* **PROBLEM REQUIREMENTS**: Keep the wording of every entry intact in your copy, and omit the pictures.
── INPUT DATA ──
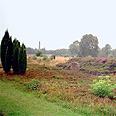 Mass grave near Bergen-Belsen Photo: AP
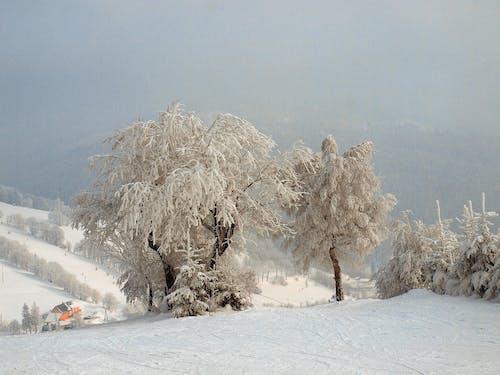 Free stock photo of mountains, trees, winter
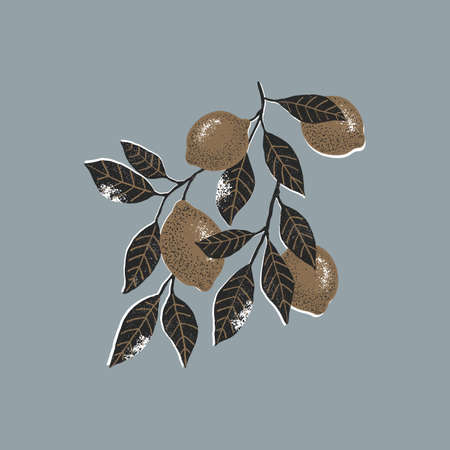 Gold and black lemon branch. Minimalist abstract textured style illustration. Citrus with leaves.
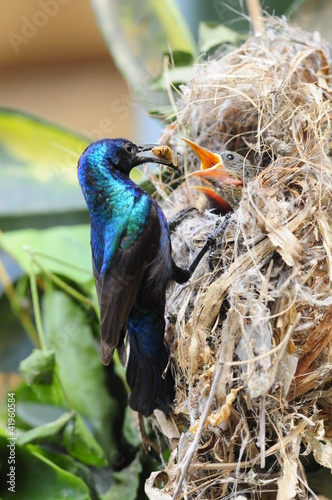 Male Sunbird feeding his newborn chicks in nest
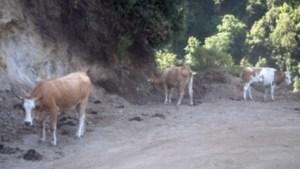 Vacche sacre – Sequestrati 8 bovini in Aspromonte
───
* **YOUR RESPONSE**:
 Mass grave near Bergen-Belsen Photo: AP
 Free stock photo of mountains, trees, winter
 Gold and black lemon branch. Minimalist abstract textured style illustration. Citrus with leaves.
 Male Sunbird feeding his newborn chicks in nest
 Vacche sacre – Sequestrati 8 bovini in Aspromonte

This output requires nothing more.